Jade Flask

Personal information
- Date of birth: 4 August 1996 (age 29)
- Place of birth: Malta
- Position: Midfielder

Team information
- Current team: Swieqi United

Senior career*
- Years: Team / Apps / (Gls)
- Hibernians
- 2015: Ånge IF
- 2015-2020: Hibernians
- 2021-: Swieqi United

International career^{‡}
- 2013: Malta U19 / 12 / (0)
- 2014-: Malta / 67 / (7)

= Jade Flask =

Maltese footballer

Jade Flask (born 4 August 1996) is a Maltese footballer who plays as a midfielder and has appeared for the Malta women's national team.

==Career==
Flask has been capped for the Malta national team, appearing for the team during the 2019 FIFA Women's World Cup qualifying cycle.

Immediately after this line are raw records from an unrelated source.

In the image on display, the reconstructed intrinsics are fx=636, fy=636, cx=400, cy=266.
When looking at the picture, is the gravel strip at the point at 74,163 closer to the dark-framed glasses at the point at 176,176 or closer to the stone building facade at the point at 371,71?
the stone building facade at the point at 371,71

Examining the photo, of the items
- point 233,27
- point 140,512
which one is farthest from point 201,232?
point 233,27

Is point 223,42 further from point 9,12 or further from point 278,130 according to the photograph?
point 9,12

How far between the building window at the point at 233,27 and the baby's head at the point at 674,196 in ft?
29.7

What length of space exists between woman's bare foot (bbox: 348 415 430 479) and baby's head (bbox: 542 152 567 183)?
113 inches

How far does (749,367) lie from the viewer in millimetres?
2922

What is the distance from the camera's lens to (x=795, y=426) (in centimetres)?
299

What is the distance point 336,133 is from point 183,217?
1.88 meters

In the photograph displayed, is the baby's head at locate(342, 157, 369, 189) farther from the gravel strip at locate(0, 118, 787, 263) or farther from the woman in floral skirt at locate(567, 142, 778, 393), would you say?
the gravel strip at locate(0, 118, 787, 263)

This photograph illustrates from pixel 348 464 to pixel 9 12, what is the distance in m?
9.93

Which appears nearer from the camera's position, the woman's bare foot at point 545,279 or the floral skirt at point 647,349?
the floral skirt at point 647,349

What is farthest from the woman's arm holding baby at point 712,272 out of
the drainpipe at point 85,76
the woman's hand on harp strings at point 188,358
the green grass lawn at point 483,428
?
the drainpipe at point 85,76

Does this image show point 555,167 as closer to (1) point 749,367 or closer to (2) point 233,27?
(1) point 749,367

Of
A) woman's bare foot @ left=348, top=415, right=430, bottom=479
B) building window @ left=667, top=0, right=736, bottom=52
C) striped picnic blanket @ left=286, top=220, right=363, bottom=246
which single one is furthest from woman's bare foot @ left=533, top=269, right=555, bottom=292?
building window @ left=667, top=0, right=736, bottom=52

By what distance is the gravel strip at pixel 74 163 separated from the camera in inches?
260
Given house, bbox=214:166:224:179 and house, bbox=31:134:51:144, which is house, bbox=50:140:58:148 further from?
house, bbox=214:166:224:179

In May 2023, she received the prestigious Malta Football Association Player of the Year award.

==International goals==

| No. | Date | Venue | Opponent | Score | Result | Competition |
|---|---|---|---|---|---|---|
| 1. | 11 April 2017 | Selman Stërmasi Stadium, Tirana, Albania | Kosovo | 2–0 | 3–1 | 2019 FIFA Women's World Cup qualification |
| 2. | 13 June 2021 | Centenary Stadium, Ta'Qali, Malta | Montenegro | 1–0 | 1–0 | Friendly |
| 3. | 16 February 2022 | Hibernians Stadium, Paola, Malta | Moldova | 2–1 | 3–1 | 2022 Malta International Tournament |
| 4. | 20 February 2023 | Centenary Stadium, Ta'Qali, Malta | Luxembourg | 3–1 | 3–1 | Friendly |

==Personal life==
As of May 2025, Flask is in a relationship with the Maltese singer Miriana Conte.